## [Written task]
Reproduce the records verbatim, beginning with the line that contains "As you look" and continuing up to and including the final line of the records.

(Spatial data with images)
[BEGIN]

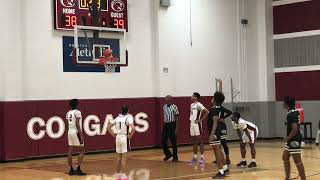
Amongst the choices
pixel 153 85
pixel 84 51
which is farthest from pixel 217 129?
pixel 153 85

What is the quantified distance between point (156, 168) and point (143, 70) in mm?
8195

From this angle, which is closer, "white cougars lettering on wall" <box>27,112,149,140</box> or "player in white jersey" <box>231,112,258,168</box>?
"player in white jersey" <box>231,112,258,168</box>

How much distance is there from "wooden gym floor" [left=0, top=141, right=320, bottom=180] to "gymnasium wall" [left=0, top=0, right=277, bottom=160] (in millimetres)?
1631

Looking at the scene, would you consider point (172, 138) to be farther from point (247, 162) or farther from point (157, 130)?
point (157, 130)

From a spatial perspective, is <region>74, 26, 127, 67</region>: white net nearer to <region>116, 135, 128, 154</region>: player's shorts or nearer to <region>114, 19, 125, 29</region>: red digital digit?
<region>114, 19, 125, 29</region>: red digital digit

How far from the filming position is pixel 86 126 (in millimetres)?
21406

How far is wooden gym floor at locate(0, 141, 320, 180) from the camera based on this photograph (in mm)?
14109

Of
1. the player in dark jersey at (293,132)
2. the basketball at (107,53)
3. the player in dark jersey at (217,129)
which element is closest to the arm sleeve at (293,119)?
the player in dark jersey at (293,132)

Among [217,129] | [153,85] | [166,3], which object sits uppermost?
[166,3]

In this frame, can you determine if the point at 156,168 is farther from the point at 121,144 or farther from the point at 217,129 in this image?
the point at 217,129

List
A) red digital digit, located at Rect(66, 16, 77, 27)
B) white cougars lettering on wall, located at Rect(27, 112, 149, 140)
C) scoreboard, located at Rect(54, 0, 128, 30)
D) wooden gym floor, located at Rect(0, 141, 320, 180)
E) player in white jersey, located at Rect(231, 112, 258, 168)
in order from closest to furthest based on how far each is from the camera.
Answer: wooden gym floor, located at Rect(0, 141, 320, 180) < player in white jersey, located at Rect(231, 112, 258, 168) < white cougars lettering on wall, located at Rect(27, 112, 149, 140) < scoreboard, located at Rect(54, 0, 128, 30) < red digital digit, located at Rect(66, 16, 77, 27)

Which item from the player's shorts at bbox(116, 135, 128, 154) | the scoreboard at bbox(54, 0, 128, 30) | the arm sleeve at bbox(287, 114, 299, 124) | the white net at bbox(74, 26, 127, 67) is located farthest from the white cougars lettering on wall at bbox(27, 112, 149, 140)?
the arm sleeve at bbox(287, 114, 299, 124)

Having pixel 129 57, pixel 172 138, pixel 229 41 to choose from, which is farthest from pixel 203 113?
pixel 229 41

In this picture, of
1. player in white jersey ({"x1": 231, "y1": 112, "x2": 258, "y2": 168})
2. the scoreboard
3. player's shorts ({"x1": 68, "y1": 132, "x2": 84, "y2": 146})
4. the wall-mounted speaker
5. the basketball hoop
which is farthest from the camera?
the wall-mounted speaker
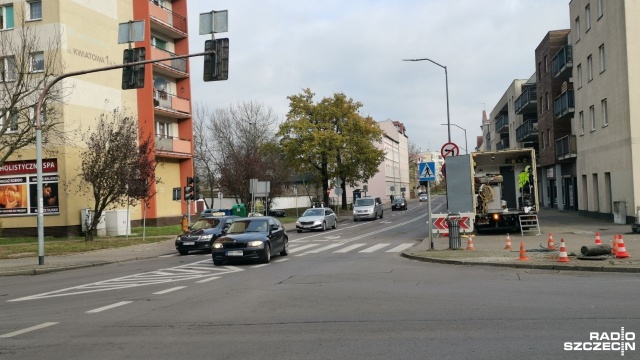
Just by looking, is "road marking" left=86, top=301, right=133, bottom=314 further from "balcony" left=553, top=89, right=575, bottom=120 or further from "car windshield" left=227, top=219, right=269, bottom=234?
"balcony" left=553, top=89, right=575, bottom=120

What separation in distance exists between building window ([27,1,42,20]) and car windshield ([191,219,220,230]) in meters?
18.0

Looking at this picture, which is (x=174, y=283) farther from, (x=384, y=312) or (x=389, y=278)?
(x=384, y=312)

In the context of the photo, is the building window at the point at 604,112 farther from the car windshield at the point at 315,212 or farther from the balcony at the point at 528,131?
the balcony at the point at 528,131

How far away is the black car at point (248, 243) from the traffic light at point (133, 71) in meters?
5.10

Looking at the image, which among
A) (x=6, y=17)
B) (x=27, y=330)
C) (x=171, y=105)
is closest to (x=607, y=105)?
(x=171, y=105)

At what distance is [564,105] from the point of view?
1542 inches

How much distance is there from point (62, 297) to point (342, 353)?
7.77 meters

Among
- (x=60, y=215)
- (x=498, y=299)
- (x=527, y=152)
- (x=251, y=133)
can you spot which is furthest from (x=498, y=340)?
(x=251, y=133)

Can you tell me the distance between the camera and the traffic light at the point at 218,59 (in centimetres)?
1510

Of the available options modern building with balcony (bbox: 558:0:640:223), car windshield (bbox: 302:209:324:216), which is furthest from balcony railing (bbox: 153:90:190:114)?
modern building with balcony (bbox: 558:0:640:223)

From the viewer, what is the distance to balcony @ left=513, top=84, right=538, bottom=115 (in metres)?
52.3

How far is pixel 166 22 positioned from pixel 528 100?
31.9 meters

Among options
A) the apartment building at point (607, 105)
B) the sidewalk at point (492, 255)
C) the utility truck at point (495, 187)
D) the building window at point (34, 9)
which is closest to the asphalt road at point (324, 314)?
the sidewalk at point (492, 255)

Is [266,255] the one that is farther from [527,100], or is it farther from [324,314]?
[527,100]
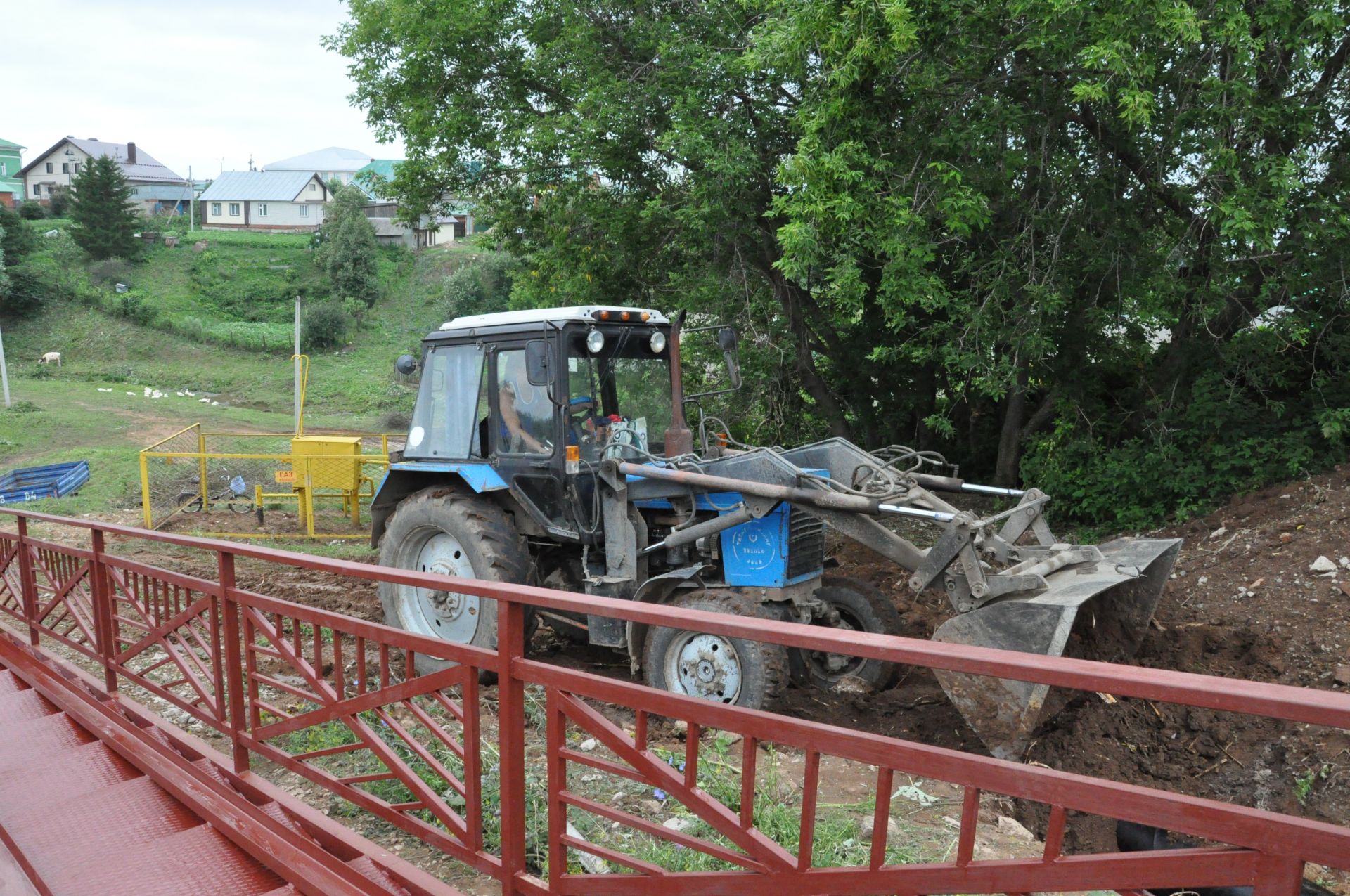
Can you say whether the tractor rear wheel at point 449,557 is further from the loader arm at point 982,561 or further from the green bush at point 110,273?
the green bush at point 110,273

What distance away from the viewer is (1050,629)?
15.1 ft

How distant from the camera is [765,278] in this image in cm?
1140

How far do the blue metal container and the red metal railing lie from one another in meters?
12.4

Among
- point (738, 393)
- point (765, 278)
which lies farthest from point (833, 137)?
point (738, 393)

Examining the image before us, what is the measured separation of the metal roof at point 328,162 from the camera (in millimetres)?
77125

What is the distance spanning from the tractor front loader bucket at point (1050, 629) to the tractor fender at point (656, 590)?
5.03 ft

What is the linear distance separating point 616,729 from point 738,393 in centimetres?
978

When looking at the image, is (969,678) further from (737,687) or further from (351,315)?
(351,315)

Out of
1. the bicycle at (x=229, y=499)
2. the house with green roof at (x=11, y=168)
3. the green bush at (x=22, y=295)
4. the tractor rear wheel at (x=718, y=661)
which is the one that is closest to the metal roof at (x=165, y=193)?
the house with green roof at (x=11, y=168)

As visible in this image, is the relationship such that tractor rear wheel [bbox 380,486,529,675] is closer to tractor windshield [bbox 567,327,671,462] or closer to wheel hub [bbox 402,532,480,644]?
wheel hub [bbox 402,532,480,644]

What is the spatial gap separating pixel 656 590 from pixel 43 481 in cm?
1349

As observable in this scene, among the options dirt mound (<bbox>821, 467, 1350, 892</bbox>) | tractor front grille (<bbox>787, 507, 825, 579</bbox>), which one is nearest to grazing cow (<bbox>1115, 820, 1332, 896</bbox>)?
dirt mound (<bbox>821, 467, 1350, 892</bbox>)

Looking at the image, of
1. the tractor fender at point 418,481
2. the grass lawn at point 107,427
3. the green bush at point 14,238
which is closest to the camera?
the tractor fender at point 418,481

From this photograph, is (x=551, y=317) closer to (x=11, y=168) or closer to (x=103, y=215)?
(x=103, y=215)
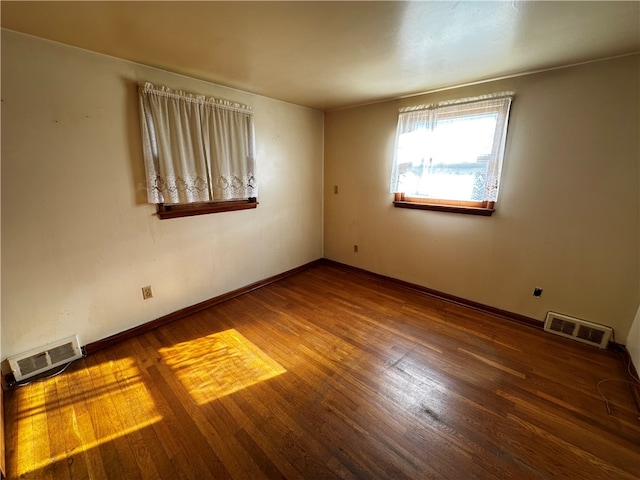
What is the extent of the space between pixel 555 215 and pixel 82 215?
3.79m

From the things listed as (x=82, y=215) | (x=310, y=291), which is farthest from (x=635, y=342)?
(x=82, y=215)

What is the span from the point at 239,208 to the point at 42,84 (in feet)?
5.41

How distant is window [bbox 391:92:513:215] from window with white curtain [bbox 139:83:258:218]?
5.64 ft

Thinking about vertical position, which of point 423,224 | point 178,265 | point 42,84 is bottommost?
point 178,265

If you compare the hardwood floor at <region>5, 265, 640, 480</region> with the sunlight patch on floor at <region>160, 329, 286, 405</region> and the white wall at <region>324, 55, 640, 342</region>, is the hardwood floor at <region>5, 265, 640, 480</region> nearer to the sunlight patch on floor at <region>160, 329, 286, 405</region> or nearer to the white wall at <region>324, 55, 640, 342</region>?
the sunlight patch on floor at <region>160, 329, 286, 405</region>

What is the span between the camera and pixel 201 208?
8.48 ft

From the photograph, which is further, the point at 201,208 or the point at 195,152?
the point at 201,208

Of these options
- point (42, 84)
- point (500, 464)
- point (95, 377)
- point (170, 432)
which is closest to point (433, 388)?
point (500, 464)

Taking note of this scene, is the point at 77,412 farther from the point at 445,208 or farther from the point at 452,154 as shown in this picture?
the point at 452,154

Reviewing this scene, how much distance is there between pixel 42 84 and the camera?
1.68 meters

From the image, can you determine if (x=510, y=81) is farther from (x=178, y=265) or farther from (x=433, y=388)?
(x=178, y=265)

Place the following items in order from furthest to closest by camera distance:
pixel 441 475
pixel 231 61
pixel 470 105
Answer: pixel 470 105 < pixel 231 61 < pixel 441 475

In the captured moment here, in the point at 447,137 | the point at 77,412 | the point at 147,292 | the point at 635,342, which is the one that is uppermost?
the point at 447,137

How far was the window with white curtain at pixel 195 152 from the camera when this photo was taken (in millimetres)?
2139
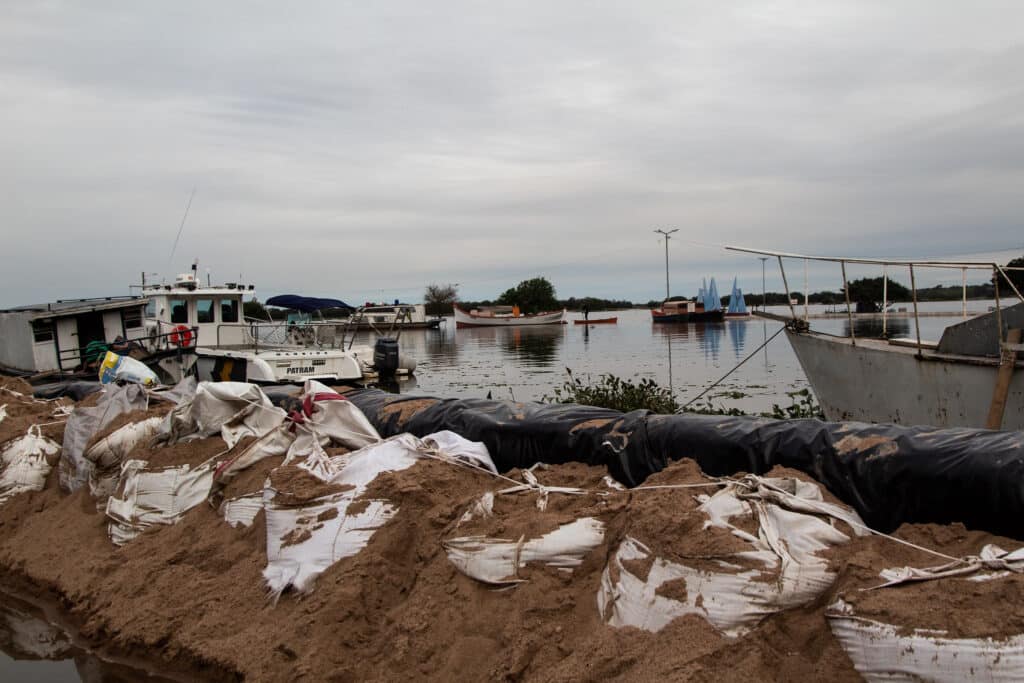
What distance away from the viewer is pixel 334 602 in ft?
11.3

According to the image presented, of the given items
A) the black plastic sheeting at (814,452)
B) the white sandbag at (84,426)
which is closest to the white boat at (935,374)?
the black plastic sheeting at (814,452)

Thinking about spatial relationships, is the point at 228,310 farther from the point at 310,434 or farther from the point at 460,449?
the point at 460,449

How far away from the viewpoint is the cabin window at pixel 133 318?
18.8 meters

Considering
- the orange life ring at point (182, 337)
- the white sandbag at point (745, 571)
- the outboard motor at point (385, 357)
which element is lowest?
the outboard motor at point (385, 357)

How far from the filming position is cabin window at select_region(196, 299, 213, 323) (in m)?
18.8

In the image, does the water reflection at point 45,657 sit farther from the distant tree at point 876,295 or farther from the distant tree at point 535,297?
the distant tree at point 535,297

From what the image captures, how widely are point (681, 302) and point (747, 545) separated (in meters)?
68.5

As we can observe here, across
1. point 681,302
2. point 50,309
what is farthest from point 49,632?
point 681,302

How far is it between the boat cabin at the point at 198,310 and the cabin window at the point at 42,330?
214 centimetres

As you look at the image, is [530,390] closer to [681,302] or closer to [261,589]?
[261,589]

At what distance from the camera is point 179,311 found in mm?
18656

[END]

## [Final result]
As you look at the image, is [530,390] closer to [681,302] or closer to [261,589]?
[261,589]

At what distance from the camera is point 179,311 found in mm?
18656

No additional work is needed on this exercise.